Le plus gros défi, c’est effectivement de se comprendre, puis d’essayer de voir, parmi ce que la personne nous dit, c’est quoi les choses qu’il ne faut pas écouter et les choses qu’il faut écouter, soutient l’homme d’expérience. Les gens te disent : ''Fais ce que tu veux'', mais ce n’est pas vrai. Ils ont quelque chose en tête. 

Si tu t’accroches à certains détails, comme un instrument, tu peux te tromper. Il y a des gens qui te disent un instrument, mais ils pensent à un autre.

Jean-Sébastien Côté, compositeur et concepteur sonore
Jean-Sébastien Côté est debout devant un mur.Un portrait de Jean-Sébastien Côté. Photo : Facebook/JS Cote

Selon M. Côté, les créateurs et réalisateurs sont de bonne foi, mais ont parfois des attentes qu’ils ne parviennent pas à exprimer en utilisant le bon vocabulaire, ce qui complique la tâche.
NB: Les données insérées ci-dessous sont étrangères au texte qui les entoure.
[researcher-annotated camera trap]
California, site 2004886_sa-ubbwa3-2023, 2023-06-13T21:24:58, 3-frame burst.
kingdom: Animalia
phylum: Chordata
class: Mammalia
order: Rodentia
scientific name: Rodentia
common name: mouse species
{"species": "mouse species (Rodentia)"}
Le concepteur sonore constate, de façon générale, que son métier est peu connu et souvent mal évalué en ce qui a trait aux ressources nécessaires à la réalisation d’un projet.

Je trouve ça difficile parce que des fois, ils te demandent des choses et tu te dis : ''Wow! La prochaine étape, il va falloir que j’appelle un orchestre au complet si vous voulez ça. Et malheureusement, avec 3000 $, ça n’ira pas très loin!'', explique-t-il.

C’est lorsque les concepteurs sonores se butent à des demandes irréalistes ou des contours flous que l’insécurité s’installe. Et la route du doute est toujours une route bien apeurante!, reconnaît Jean-Sébastien Côté.

Du monde qui est très, très minutieux dans l’insignifiance, ça existe.

Francis Faubert, auteur-compositeur-interprète

Francis Faubert affirme que les artisans de l’audio ont besoin de directives claires pour que leur travail soit plus efficace. Mais ils doivent aussi avoir la liberté de créer.

M. Côté abonde, tout en mentionnant qu’il ne faut pas oublier que tout ce qui est sonore et musical [...], ça dépend tellement de comment on se sent cette journée-là. Un même son peut ainsi engendrer des réactions différentes, même entendu à 15 minutes d’intervalle.

Des fois, on dit qu’on a fait un changement, puis on n’en a peut-être pas fait un, confie Jean-Sébastien Côté en riant.